- Progreso Location in Uruguay
- Coordinates: 34°39′54″S 56°13′10″W﻿ / ﻿34.66500°S 56.21944°W
- Country: Uruguay
- Department: Canelones
- Founded: 1871
- Elevation: 70 m (230 ft)

Population (2011 Census)
- • Total: 16,244
- Time zone: UTC -3
- Postal code: 90300
- Dial plan: +598 2 (+7 digits)

= Progreso, Uruguay =

Progreso is a city in the Canelones Department of southern Uruguay. It gives the name to the municipality to which it belongs.

==Geography==
The city is located on the old Route 5 (which runs parallel to the railway track Montevideo - Santa Lucia), about 29 km from the centre of Montevideo. It belongs to the wider metropolitan area of Montevideo. The Arroyo Colorado flows through the jurisdiction.

== History ==
The city was founded on 15 November 1871 under the name of Progreso, the Spanish term for «Progress». However, prior to 1871, the place where the current city is located received the name of Puntas del Canelón Chico or Arroyo del Gigante.

The name Progreso is due to the arrival of the railway in 1871, which was introduced into Uruguay by the English.

The railway system enabled the place to expand itself beyond its original borders and to achieve, at the same time, some sort of economic prosperity. The railway system also resulted in the establishment of some English families near the industrial area of the city. Today the wooded avenue that leads to the railway station is known as the Avenida de los Ingleses, meaning «Avenue of the Englishmen». The neighborhood where this station is located is known as the Villa Inglesa, «English Village».

Its status was elevated to "Pueblo" (village) category on 1 July 1953 by the Act of Ley Nº 11.968, and then on 11 December 1981 to "Ciudad" (city) by the Act of Ley Nº 15.228.

Present-day Progreso, despite its name, ranks high in Uruguay as far as the unemployment rate is concerned.

== Population ==
According to the 2011 census, Progreso had a population of 16,244. In 2010, the Intendencia de Canelones had estimated a population of 19,578 for the municipality during the elections.
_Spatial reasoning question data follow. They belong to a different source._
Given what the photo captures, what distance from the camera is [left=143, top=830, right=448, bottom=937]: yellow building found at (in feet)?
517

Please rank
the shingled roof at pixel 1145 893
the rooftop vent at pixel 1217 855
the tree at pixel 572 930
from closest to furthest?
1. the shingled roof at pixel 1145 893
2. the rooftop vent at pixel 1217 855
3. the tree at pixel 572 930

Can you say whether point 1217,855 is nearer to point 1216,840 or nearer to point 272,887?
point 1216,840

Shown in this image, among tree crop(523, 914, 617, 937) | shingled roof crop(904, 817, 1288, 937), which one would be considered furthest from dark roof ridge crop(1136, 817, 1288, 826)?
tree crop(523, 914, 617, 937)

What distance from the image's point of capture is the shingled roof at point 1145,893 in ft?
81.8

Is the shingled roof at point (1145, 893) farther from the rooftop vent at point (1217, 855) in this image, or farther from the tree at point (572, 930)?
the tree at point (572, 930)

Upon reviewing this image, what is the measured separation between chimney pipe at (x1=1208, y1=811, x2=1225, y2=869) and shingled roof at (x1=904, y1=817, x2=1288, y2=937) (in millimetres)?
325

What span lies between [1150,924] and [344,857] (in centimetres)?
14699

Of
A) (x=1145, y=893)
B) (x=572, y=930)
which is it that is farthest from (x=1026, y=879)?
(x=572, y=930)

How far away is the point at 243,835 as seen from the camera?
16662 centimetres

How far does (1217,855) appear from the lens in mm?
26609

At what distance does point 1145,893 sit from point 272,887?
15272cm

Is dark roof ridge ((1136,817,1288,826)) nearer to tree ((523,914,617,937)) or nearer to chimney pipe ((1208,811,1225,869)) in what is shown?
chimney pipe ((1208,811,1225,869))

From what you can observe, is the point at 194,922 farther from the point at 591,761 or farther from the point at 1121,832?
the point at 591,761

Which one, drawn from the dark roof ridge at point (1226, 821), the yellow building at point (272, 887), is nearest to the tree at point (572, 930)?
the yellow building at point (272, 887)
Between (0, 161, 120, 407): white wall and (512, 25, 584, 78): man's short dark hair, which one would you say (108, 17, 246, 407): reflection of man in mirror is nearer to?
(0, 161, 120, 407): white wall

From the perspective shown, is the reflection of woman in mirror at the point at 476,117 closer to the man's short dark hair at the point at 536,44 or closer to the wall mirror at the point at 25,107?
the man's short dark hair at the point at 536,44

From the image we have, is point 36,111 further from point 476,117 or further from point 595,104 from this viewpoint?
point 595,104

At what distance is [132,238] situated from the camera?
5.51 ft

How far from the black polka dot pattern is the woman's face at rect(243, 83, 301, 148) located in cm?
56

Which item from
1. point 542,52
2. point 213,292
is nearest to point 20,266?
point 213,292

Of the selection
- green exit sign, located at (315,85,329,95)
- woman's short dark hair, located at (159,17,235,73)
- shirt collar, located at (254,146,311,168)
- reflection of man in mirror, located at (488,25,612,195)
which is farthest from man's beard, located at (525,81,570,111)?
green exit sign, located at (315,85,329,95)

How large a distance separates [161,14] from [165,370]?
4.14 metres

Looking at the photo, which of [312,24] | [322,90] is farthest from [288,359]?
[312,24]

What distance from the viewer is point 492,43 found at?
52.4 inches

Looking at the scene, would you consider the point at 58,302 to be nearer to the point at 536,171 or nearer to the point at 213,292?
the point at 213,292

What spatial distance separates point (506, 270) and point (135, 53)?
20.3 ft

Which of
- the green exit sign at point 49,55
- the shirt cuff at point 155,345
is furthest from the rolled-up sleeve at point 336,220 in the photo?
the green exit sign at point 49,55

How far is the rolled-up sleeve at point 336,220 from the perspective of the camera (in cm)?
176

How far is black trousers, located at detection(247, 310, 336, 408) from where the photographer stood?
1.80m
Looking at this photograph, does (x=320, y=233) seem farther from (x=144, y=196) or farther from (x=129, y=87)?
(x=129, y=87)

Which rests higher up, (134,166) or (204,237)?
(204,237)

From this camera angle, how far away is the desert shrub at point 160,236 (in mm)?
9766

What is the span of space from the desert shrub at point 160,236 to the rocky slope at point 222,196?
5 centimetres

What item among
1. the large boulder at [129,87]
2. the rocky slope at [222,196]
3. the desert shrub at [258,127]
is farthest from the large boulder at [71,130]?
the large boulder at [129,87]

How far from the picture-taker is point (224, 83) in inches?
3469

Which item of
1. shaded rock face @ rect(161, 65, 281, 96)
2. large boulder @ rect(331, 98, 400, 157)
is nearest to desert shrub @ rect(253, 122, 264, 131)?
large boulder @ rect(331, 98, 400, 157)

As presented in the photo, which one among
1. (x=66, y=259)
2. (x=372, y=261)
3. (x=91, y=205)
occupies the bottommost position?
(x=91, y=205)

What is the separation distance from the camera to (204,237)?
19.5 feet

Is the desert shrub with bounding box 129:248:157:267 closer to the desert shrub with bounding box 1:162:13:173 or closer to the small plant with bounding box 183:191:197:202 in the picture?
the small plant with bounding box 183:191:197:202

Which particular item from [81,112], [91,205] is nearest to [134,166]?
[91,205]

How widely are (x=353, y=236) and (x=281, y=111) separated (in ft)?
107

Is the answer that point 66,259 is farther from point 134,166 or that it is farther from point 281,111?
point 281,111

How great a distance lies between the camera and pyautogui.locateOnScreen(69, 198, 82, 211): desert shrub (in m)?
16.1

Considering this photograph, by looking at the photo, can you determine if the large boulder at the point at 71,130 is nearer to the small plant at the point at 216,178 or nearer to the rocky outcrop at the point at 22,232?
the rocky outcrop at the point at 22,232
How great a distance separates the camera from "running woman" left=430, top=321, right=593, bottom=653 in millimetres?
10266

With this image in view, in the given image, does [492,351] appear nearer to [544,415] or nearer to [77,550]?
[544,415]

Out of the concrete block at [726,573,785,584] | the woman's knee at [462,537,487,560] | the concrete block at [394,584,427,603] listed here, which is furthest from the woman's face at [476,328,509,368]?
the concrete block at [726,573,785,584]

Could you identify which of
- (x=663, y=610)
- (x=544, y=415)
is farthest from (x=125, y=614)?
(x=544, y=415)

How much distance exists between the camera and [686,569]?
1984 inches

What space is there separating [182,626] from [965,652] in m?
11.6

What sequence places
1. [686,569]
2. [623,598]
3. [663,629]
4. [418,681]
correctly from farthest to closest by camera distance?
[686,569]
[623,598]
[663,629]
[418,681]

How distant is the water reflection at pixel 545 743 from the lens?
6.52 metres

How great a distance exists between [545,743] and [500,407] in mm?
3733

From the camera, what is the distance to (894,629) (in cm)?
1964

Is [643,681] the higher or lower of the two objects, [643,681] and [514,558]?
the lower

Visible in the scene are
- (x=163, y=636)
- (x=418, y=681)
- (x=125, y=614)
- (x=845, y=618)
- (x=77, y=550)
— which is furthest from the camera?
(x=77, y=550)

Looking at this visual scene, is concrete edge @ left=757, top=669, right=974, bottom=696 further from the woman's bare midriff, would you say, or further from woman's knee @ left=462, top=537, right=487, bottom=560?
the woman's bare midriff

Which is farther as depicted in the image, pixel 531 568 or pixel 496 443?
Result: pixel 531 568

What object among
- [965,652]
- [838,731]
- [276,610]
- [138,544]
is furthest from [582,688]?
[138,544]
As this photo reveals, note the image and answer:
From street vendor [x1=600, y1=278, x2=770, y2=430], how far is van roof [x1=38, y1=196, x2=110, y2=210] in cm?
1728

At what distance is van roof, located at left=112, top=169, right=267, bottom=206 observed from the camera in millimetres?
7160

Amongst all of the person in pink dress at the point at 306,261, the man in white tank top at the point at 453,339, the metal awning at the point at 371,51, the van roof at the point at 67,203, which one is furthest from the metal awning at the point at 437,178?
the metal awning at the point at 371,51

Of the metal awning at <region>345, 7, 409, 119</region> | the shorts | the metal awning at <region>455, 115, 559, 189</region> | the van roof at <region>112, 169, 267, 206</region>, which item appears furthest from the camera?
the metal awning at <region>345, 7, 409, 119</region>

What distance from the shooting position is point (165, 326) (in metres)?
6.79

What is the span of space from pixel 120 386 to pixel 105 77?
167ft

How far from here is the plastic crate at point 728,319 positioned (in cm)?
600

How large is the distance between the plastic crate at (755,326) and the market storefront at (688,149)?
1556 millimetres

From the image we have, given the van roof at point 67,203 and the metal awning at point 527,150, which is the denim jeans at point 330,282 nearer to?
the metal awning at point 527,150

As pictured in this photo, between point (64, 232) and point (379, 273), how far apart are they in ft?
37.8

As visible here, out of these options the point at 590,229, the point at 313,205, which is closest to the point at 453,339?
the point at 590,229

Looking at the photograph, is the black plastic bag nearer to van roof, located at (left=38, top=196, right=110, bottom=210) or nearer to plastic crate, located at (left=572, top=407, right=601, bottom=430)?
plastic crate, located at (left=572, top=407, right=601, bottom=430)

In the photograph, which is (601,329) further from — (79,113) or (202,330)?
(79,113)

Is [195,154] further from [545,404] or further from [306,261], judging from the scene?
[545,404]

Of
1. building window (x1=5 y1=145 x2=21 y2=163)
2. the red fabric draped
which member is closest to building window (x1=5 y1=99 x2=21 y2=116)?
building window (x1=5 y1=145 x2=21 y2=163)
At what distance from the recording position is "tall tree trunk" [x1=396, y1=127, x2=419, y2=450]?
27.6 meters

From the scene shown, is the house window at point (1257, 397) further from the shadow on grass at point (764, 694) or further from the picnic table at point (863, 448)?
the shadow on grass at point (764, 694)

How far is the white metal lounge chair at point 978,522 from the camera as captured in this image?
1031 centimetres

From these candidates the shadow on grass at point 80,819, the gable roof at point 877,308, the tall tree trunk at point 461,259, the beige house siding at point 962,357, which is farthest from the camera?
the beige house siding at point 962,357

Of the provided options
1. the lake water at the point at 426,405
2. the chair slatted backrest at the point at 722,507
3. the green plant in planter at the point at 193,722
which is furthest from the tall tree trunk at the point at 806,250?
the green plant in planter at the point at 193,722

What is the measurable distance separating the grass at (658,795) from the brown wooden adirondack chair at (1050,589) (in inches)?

Location map of the Municipality of Progreso

| Year | Population |
|---|---|
| 1963 | 7,010 |
| 1975 | 9,612 |
| 1985 | 11,244 |
| 1996 | 14,471 |
| 2004 | 15,775 |
| 2011 | 16,244 |

Source: Instituto Nacional de Estadística de Uruguay

== Places of worship ==
- St. Anthony Mary Claret Parish Church (Roman Catholic, Claretians)
- St. Mary of the Visitation Monastery (Roman Catholic, Visitandines)

== Government ==
The city mayor as of July 2015 is Javier "Petru" Petrucelli.